Glasgow would be just the latest stop-gap host. Birmingham staged the 2022 Games only after a shortage of funds forced original host Durban to pull out.
Alberta, the Canadian province that was pencilled in for 2030, has also ditched its plans to put on the Games.
Hosting of the Commonwealth Games is now caught in a presumably unsustainable shuttle between Australia and Great Britain, with Glasgow 2026 making it six of the last seven events staged in one of the two nations.
However it rejigs itself in the future, the Games also has an inescapable past.
Originally launched as the British Empire Games, it is rooted in an era very remote from modern sensibilities.
It may be that ultimately too much competition and too little relevance will see time run out on the Commonwealth Games.
“I think it is in danger of coming to the end of its cycle,” says Hartley.
“The European Games is still quite new, it hasn’t quite found its footing yet, but it could get stronger.

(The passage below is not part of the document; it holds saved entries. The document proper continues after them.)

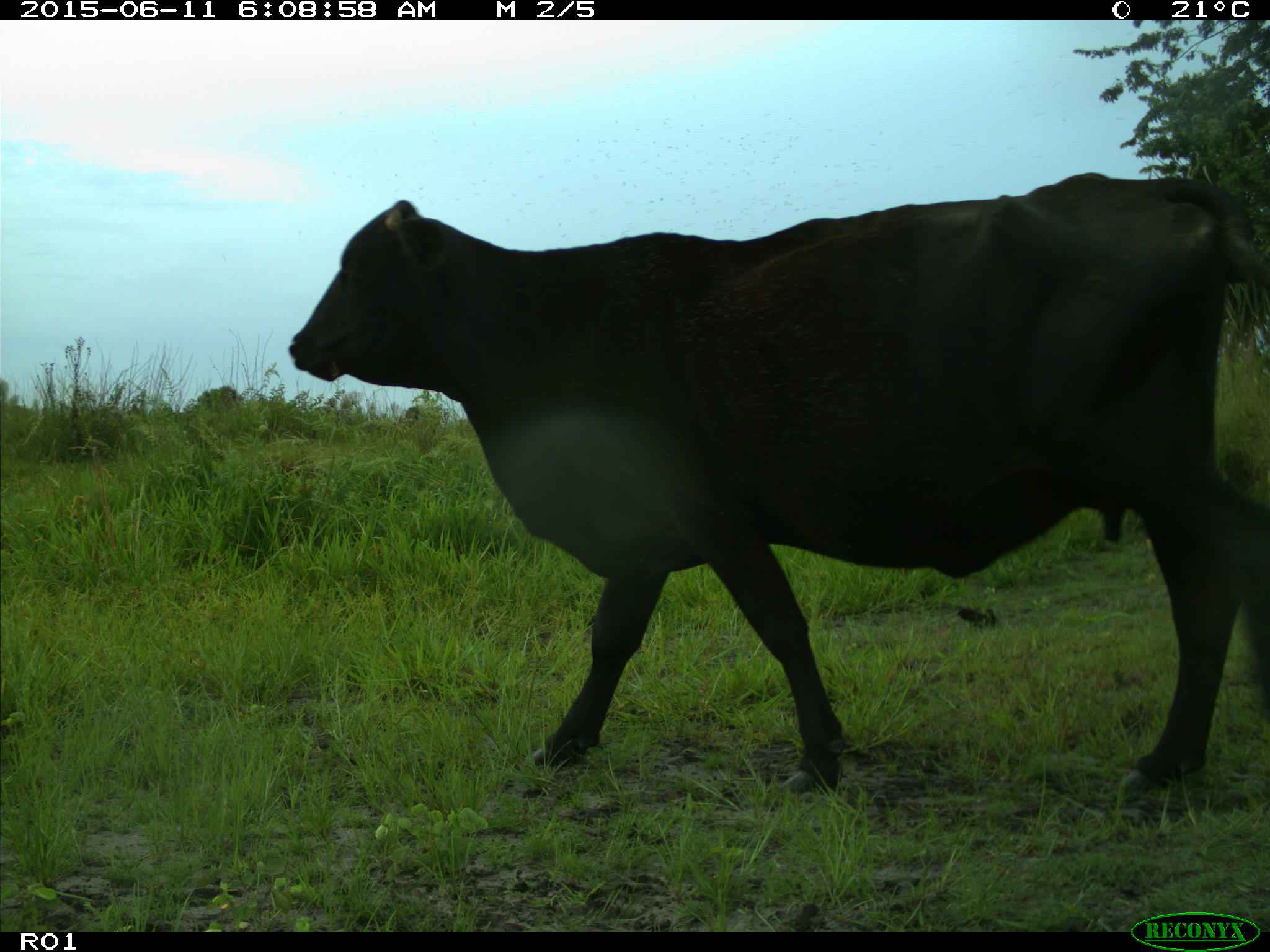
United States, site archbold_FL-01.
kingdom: Animalia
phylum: Chordata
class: Mammalia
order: Artiodactyla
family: Bovidae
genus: Bos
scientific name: Bos taurus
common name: domestic cow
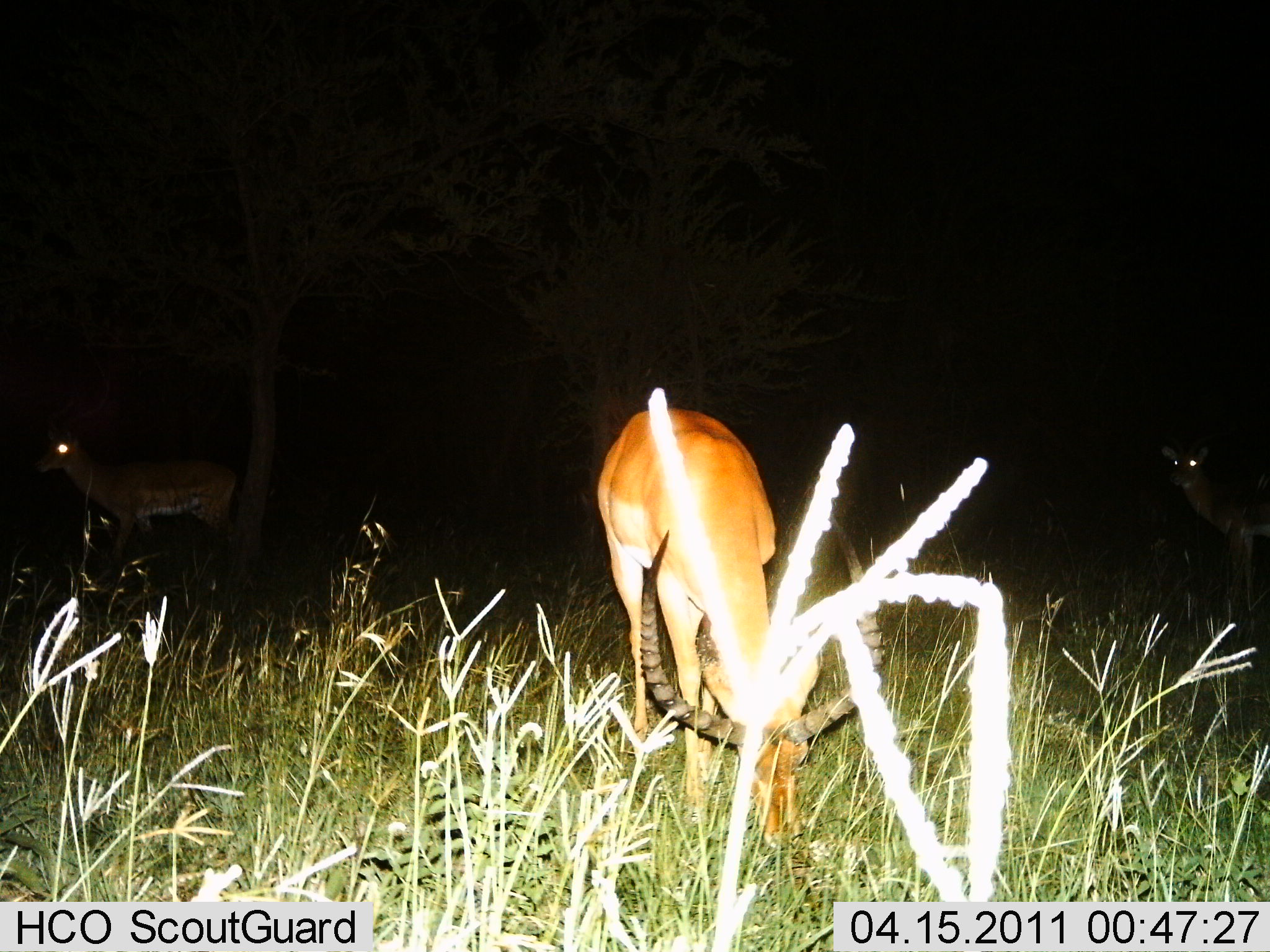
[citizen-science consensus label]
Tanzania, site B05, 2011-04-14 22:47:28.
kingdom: Animalia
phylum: Chordata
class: Mammalia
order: Artiodactyla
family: Bovidae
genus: Aepyceros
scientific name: Aepyceros melampus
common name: impala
Impala (Aepyceros melampus), count 3. Behavior (volunteer vote fractions): standing 55%, resting 0%, moving 18%, interacting 0%. Young present (vote fraction): 0%. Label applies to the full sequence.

“It has the weight of a lot of international federations and links into the European Broadcasting Union [a continental organisation of public service media organisations] and the Olympic Games.
“You look at the success of the Pan American and Pan Asian games – they are huge – and it could be that they overtakes the Commonwealth Games.”
If the race is run on a near century-long Commonwealth Games history, it will leave a gap behind.
A pinnacle will be missing in some sports’ skyline. A chance to represent their home nation will be gone for British athletes. A valuable platform for disability sport will have disappeared.
For now, though, it continues.
When Glasgow bid for the 2014 Games, its pitch included a promise to care for the Commonwealths “not just for 11 days or even for four years but… for generations to come”.
The authors could not have known what a difficult task that would be. Or what a central role their city would end up playing in it.